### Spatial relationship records
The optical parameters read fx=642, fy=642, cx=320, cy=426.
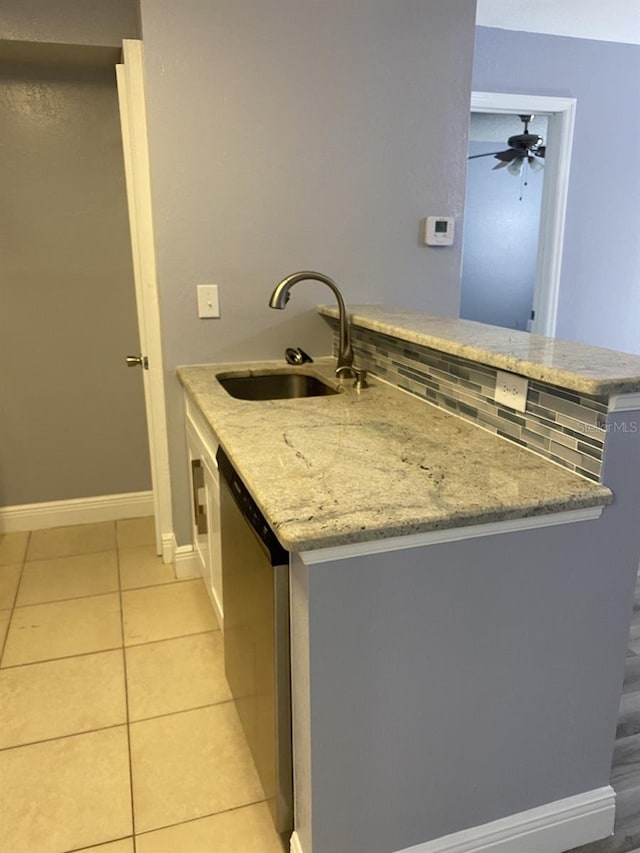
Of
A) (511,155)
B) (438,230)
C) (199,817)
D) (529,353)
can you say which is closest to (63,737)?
(199,817)

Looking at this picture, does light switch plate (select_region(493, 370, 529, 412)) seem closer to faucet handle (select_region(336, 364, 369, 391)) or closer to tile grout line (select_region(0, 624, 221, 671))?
faucet handle (select_region(336, 364, 369, 391))

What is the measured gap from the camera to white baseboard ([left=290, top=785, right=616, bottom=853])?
4.66ft

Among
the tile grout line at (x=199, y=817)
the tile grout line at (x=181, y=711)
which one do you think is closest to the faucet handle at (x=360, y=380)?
the tile grout line at (x=181, y=711)

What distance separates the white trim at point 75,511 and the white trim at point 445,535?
2.42 metres

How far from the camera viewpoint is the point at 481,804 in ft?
4.69

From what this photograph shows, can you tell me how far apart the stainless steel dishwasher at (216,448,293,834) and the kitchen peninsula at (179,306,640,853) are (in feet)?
0.12

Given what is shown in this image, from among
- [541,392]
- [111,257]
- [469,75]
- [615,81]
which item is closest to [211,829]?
[541,392]

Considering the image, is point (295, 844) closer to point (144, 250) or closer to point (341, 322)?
point (341, 322)

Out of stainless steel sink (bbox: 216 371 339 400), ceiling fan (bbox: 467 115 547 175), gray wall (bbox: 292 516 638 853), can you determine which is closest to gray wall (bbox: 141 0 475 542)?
stainless steel sink (bbox: 216 371 339 400)

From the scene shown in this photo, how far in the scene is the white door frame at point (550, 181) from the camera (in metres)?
3.38

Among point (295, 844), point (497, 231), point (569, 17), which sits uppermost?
point (569, 17)

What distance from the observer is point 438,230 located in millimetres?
2613

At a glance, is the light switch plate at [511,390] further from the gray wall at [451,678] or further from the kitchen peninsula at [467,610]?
the gray wall at [451,678]

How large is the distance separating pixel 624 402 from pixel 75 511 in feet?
9.18
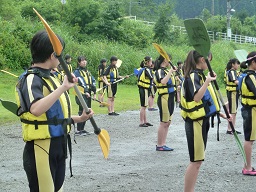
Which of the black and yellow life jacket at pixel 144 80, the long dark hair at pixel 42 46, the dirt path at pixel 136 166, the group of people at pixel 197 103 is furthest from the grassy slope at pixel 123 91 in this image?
the long dark hair at pixel 42 46

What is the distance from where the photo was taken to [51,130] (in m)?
3.93

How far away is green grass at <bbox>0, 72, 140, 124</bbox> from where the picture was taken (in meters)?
14.7

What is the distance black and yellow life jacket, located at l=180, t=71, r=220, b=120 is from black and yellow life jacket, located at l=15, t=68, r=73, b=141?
83.0 inches

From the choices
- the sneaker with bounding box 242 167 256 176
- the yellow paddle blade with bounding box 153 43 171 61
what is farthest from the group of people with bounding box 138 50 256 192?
the yellow paddle blade with bounding box 153 43 171 61

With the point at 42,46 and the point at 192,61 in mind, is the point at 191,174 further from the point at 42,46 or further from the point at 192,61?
the point at 42,46

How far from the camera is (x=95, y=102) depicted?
1908 centimetres

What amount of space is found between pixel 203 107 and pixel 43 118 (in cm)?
238

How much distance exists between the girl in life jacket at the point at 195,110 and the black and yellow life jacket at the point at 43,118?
205cm

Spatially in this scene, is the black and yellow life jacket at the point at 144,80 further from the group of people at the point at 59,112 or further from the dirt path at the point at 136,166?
the group of people at the point at 59,112

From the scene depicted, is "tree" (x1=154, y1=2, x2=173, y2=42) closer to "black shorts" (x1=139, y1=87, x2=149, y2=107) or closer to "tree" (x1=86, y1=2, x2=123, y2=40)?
"tree" (x1=86, y1=2, x2=123, y2=40)

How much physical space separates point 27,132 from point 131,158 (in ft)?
16.1

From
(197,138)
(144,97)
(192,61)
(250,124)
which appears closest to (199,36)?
(192,61)

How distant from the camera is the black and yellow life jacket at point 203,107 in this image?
223 inches

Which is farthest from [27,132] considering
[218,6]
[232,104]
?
[218,6]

### What to work on
Make a verbatim copy of all the entries and strip out the pictures.

### The reply
The optical parameters read fx=642, fy=642, cx=320, cy=426.
Of
A) (511,155)
B) (438,230)
C) (199,817)
D) (529,353)
can you say which is closest to (63,737)?
(199,817)

Looking at this picture, does light switch plate (select_region(493, 370, 529, 412)) seem closer to faucet handle (select_region(336, 364, 369, 391)) or closer to tile grout line (select_region(0, 624, 221, 671))?
faucet handle (select_region(336, 364, 369, 391))

What is the measured gap from the camera to white baseboard ([left=290, top=785, right=616, bottom=853])?
4.66ft

Among
the tile grout line at (x=199, y=817)
the tile grout line at (x=181, y=711)
which one do you think is closest to the faucet handle at (x=360, y=380)?
the tile grout line at (x=181, y=711)

What distance separates the white trim at point 75,511 and the white trim at point 445,535?
2.42 metres

How far from the camera viewpoint is the point at 481,804 in ft?
4.69

From what this photograph shows, can you tell me how far apart the stainless steel dishwasher at (216,448,293,834) and the kitchen peninsula at (179,306,640,853) are (in feet)?
0.12

Given what is shown in this image, from among
- [541,392]
- [111,257]
- [469,75]
- [615,81]
which item is closest to [211,829]?
[541,392]

Considering the image, is point (295, 844) closer to point (144, 250) or closer to point (341, 322)?
point (341, 322)

Out of stainless steel sink (bbox: 216 371 339 400), ceiling fan (bbox: 467 115 547 175), gray wall (bbox: 292 516 638 853), can you determine which is closest to gray wall (bbox: 141 0 475 542)?
stainless steel sink (bbox: 216 371 339 400)

From the scene shown in this photo, how far in the scene is the white door frame at point (550, 181) from the camera (in metres)?
3.38

Among point (295, 844), point (497, 231), point (569, 17), which sits uppermost?
point (569, 17)

What distance from the observer is point 438,230 located in millimetres?
2613

At a glance, is the light switch plate at [511,390] further from the gray wall at [451,678] or further from the kitchen peninsula at [467,610]?
the gray wall at [451,678]

How large is the distance separating pixel 624 402 from pixel 75 511 in feet?
9.18
Which of the black and yellow life jacket at pixel 144 80, the long dark hair at pixel 42 46, the dirt path at pixel 136 166, the group of people at pixel 197 103 is furthest from the grassy slope at pixel 123 91 in this image?
the long dark hair at pixel 42 46

What is the distance from where the photo was taken to [51,130] (in m)?
3.93

How far away is green grass at <bbox>0, 72, 140, 124</bbox> from where the picture was taken (in meters)?
14.7

What is the distance black and yellow life jacket, located at l=180, t=71, r=220, b=120 is from black and yellow life jacket, located at l=15, t=68, r=73, b=141?
83.0 inches

From the choices
- the sneaker with bounding box 242 167 256 176
- the yellow paddle blade with bounding box 153 43 171 61
what is farthest from the group of people with bounding box 138 50 256 192?
the yellow paddle blade with bounding box 153 43 171 61

With the point at 42,46 and the point at 192,61 in mind, is the point at 191,174 further from the point at 42,46 or further from the point at 192,61?
the point at 42,46

How far from the camera is (x=95, y=102) depicted?
1908 centimetres

What amount of space is found between pixel 203 107 and pixel 43 118 (in cm)?
238

How much distance exists between the girl in life jacket at the point at 195,110 and the black and yellow life jacket at the point at 43,118?
205cm

Spatially in this scene, is the black and yellow life jacket at the point at 144,80 further from the group of people at the point at 59,112 or further from the dirt path at the point at 136,166?
the group of people at the point at 59,112

From the scene depicted, is "tree" (x1=154, y1=2, x2=173, y2=42) closer to "black shorts" (x1=139, y1=87, x2=149, y2=107) or closer to "tree" (x1=86, y1=2, x2=123, y2=40)?
"tree" (x1=86, y1=2, x2=123, y2=40)

How much physical space separates point 27,132 from point 131,158 (in ft)?
16.1

From
(197,138)
(144,97)
(192,61)
(250,124)
which appears closest to (199,36)?
(192,61)

How distant from the camera is the black and yellow life jacket at point 203,107 in this image?
223 inches

Which is farthest from [27,132] considering
[218,6]
[232,104]
?
[218,6]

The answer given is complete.